Cargill’s meat processing facility in Hazleton, Pa., US now sends nothing to the landfills.
The 225,000 sq ft plant sits on a 40-acre site, employs 600 people and produces more than 10 million pounds of beef, pork and ground meat products monthly.
While NSF verifies that less than 1% of the plant’s waste goes to landfills, it verified the facility’s landfill-free status after a detailed review of documentation and a three-day on-site audit in March 2015.
Although some materials were already being recycled, in 2012 Cargill’s Hazleton plant sent 1,500 tons of waste to local landfills, including plastic, bio-solids, paper and other materials.
In mid-2013, employees at the facility began a stepped up recycling effort and within five months reduced the amount of waste materials going to landfills by 280 tons, while saving the company US$30,000.
“Having successfully taken the first step, the Hazleton team decided to strive for something that had never been accomplished at Cargill, while pushing the envelope to better align with our global corporate focus on sustainable food production,” said Aaron Humes, the plant’s GM.
“We weren’t certain we could go all the way to landfill-free status, but we were confident that we could significantly improve our sustainability footprint.”
The team’s goals were simply to help preserve the environment, engage all employees in the effort and strengthen relationships with customers.
To kick off the effort, in 2013 the plant partnered with a local company that helped improve the facility’s recycling program.

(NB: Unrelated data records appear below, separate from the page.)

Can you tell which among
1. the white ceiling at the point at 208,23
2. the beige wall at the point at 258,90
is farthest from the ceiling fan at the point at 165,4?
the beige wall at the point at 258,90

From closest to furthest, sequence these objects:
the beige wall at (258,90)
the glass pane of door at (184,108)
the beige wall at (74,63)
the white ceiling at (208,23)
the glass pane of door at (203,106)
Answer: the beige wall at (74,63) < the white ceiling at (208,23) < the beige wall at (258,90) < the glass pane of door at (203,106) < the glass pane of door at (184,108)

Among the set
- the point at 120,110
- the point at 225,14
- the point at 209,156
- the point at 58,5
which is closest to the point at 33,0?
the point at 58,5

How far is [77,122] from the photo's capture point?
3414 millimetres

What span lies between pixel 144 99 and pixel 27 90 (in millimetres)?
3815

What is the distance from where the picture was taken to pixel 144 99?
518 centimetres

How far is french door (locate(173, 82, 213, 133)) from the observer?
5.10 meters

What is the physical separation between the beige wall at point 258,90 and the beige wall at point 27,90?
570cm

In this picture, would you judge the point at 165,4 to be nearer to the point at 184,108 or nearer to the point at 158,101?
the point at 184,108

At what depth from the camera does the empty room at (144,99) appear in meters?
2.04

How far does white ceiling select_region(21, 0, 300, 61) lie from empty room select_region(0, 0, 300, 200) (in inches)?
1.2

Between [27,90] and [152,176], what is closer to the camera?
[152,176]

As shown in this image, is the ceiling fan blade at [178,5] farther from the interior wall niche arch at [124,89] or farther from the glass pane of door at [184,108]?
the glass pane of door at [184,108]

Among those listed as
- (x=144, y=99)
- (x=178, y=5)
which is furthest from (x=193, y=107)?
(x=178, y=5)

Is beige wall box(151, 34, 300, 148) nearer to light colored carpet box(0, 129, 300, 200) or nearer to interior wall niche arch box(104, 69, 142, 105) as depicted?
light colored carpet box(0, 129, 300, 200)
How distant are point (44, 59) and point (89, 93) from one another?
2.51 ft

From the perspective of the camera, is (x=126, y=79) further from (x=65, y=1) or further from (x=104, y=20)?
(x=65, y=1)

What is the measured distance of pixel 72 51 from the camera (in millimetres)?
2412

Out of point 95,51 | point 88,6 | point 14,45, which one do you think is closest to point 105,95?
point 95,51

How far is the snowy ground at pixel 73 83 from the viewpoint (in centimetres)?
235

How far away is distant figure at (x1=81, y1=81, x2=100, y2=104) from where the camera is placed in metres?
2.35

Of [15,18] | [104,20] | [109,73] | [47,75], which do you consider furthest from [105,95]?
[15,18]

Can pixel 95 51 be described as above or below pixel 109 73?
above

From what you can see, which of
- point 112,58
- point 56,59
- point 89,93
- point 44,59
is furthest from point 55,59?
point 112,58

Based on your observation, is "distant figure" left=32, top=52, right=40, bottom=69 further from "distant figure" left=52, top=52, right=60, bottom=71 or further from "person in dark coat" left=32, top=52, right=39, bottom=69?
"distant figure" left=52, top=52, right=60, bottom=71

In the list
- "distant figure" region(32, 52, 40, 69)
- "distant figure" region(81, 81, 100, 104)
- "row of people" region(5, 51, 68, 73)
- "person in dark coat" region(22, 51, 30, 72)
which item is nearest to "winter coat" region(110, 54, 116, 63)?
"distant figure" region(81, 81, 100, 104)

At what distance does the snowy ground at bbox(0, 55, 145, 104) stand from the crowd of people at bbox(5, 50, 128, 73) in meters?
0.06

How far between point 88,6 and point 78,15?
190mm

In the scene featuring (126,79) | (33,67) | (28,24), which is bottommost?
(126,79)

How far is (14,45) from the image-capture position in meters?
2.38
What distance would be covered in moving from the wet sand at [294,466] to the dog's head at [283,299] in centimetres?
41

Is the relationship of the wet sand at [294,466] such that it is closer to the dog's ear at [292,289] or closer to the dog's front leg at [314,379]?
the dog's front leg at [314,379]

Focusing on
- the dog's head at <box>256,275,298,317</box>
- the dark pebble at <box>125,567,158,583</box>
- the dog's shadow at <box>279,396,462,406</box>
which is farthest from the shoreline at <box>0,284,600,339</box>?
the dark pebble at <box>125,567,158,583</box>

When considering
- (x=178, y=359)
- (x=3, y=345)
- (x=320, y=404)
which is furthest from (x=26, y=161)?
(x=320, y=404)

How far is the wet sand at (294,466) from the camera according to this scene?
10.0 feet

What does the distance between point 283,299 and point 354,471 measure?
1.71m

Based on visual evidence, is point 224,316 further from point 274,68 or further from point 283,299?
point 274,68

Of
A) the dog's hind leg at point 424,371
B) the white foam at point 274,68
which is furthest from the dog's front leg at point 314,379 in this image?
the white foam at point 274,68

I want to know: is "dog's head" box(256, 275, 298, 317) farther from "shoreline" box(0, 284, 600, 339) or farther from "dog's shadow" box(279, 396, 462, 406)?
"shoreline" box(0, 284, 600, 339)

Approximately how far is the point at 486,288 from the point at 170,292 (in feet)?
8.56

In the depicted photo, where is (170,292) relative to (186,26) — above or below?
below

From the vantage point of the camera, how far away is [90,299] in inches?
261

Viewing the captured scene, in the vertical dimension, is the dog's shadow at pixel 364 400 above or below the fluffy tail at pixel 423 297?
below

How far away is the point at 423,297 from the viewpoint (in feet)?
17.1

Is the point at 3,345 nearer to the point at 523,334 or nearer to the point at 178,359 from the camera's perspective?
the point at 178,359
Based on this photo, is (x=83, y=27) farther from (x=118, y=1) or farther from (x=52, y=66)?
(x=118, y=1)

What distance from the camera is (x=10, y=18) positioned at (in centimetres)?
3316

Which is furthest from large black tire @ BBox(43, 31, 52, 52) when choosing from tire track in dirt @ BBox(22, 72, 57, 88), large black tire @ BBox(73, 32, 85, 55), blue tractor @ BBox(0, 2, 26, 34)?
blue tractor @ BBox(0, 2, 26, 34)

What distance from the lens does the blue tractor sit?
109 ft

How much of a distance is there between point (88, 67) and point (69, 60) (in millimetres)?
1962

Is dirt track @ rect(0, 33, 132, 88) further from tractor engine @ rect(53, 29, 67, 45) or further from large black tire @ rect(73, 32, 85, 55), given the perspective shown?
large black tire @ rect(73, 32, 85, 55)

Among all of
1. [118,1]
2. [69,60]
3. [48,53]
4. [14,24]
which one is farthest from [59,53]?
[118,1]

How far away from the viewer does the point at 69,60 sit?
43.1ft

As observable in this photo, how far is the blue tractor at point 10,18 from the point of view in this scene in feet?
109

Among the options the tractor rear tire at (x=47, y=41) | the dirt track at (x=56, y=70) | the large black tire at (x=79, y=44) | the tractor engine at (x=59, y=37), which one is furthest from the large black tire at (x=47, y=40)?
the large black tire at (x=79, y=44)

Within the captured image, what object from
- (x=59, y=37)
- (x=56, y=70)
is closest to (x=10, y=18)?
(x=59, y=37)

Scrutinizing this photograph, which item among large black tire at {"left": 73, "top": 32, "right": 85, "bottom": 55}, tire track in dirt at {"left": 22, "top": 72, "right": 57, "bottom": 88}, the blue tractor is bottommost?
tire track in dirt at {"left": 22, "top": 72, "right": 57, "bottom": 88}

Within five months, 20% less waste was going to landfills.
In 2014, the team planned to become verified landfill free.
In May 2014, people and funds were allocated and partners found that could recycle plastic, bio-solids and other materials. Approximately 1,000 tons of unrecyclable plastic is used to produce energy and about 1,500 tons of food waste is rendered into other products.
More than a ton of oil is repurposed for use as lubricants.
By early 2015, the Hazleton facility had found non-landfill homes for all of its waste, making it the first Cargill facility in the world to achieve verified landfill-free status.
As an ongoing requirement for verification, the Hazleton facility will undergo annual reassessment audits.
“This planet is home to more than seven billion people, and it will need to sustain more than nine billion by 2050,” stated John Keating, president of the beef and case ready meat products business.
“Every day, we work to improve our environmental footprint while nourishing many millions of people with the best protein that the civilized world has ever known, as well as helping communities thrive as we do it.”